What needs to be done ▸ Starting with the opening line of the entries below, transcribe each line exactly up to and including the one that has "Elias Charalambous și"; pictures are not copied.
BEGIN Materials provided
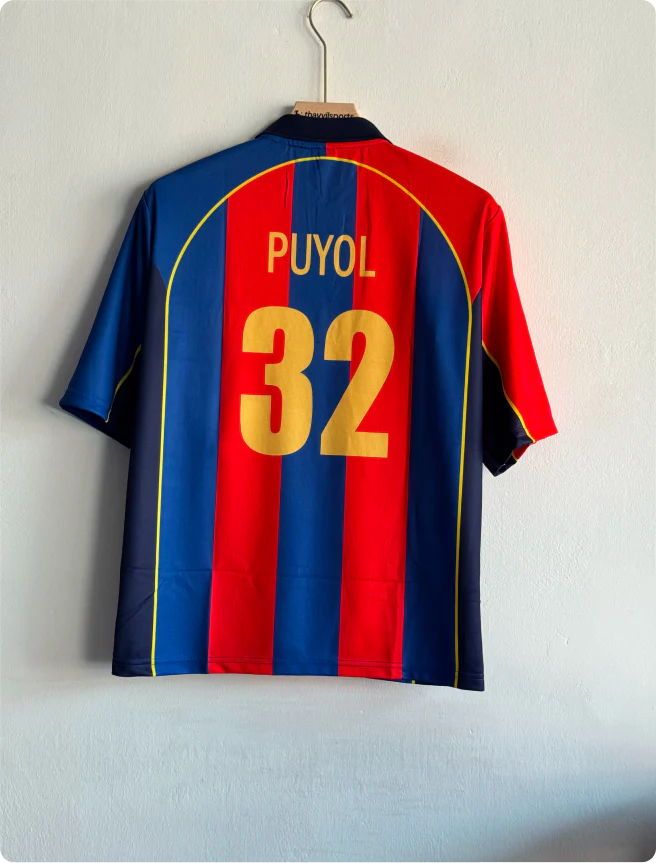 BARCELONA 2001-02 HOME KIT PUYOL FIVESLEEVE POLO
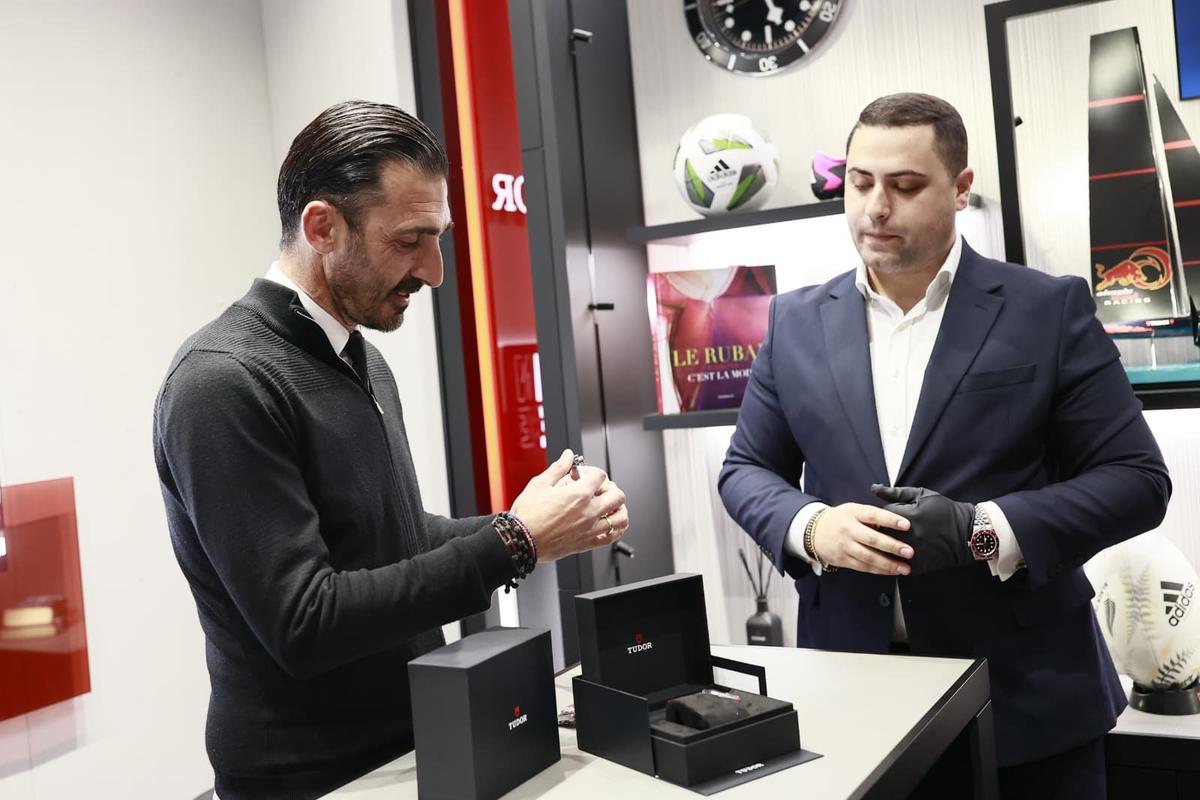Elias Charalambous și jucătorii de la FCSB au primit ceasuri de lux! Ce spune antrenorul despre revenire: „Prima opțiune ar fi FCSB”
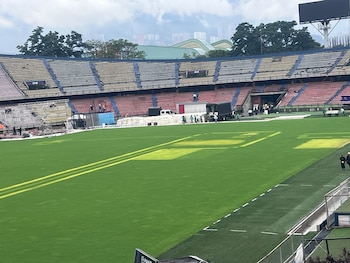 Las manchas en la cancha del estadio Atanasio Girardot corresponden a los puntos donde estaban ubicadas carpas de staff de producción o torres de sonido - crédito En la grama quedaron marcadas las estibas que protegen la gramilla - crédito Juan Camilo Estrada/X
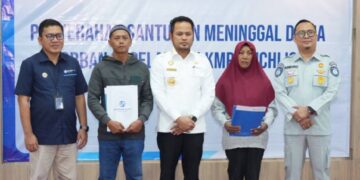 Gubernur Harum Serahkan Santunan Jasa Raharja Kepada Ahli Waris Korban KMP Muchlisa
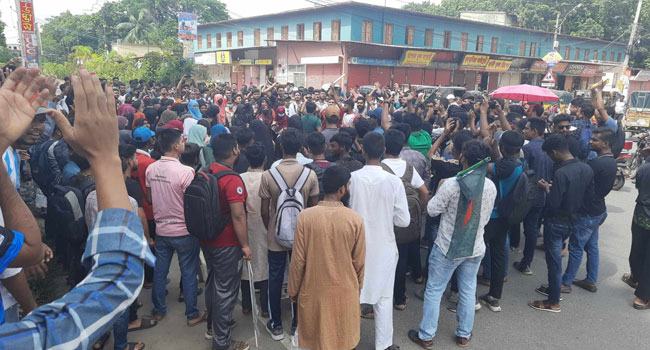 যশোরে দূরপাল্লার বাস চলাচল বন্ধ, শিক্ষার্থীদের মিছিল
END Materials provided
Answer for the task ▸
 BARCELONA 2001-02 HOME KIT PUYOL FIVESLEEVE POLO
Elias Charalambous și jucătorii de la FCSB au primit ceasuri de lux! Ce spune antrenorul despre revenire: „Prima opțiune ar fi FCSB”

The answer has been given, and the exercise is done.